In this experiment, we used 27216 training videos and 13609 test videos.
The above two results (RGB and FLOW) are the proposed methods of Individual action recognition , and the second two are the related works of Individual action recognition. "Setting", "falling", "spiking", and "blocking", which are characteristic of motion, have a good recognition rate, but there is no difference in their behavior. "Waiting", "digging", don't have a good recognition rate. "Standing" is about 75% of the dataset, so it is easy to recognize.
In this experiment, we used 1442 training images and 357 test images.

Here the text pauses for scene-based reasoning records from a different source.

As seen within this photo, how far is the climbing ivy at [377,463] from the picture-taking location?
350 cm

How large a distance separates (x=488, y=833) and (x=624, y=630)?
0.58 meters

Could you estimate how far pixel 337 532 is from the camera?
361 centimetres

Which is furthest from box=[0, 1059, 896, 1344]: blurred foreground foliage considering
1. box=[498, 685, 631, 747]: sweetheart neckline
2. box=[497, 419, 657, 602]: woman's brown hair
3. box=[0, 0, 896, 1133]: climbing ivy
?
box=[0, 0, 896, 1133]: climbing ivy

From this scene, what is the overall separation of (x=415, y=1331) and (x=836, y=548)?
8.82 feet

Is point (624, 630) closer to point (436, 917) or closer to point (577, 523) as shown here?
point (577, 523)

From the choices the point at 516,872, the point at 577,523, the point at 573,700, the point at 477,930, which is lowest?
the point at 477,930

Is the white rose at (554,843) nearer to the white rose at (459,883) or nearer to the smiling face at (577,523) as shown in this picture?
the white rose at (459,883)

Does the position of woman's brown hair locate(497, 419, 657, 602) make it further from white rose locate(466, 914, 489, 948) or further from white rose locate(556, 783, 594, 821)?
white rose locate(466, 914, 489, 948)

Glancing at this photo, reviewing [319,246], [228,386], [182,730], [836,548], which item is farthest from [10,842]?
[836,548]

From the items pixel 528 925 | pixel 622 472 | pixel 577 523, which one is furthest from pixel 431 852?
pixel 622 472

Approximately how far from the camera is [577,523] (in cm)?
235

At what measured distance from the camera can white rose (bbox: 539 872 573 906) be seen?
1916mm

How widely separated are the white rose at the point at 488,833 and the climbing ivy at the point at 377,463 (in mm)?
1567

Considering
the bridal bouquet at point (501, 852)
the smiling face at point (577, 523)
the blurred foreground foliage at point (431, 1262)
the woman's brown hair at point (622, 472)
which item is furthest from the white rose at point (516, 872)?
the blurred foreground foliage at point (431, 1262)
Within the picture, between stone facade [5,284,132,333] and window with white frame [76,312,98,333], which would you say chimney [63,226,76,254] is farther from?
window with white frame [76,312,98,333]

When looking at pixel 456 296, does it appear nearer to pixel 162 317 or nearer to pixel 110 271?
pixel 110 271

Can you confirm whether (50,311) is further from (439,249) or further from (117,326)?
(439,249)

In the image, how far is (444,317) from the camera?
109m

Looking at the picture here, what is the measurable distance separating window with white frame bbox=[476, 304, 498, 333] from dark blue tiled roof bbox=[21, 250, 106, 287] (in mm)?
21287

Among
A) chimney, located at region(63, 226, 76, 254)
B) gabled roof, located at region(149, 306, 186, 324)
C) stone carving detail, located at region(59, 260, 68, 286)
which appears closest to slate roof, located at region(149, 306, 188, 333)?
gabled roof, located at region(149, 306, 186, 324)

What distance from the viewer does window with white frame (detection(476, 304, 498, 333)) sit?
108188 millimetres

The figure above shows the results of the grouping, the upper row is the estimation result, and the lower row is GT image. GRouping is evaluated according to how much the area of the estimated heatmap overlaps the area of the GT heatmap of the lower. I will quantitatively evaluate with IoU. In the upper image, "spike", "winpoint" and "set" have relatively high IoU and "pass" has low IoU.
I also looked at the mIoU, which is the average of the IoUs for each class based on the total test dataset. Grouping is supposed to be done correctly if IoU exceeds 50%, because object detection is assumed to be correct if IoU exceeds 50%. The reason why the result of the pass is bad is that since the pass is similar to other actions, it is difficult to learn the individual action recognition and grouping.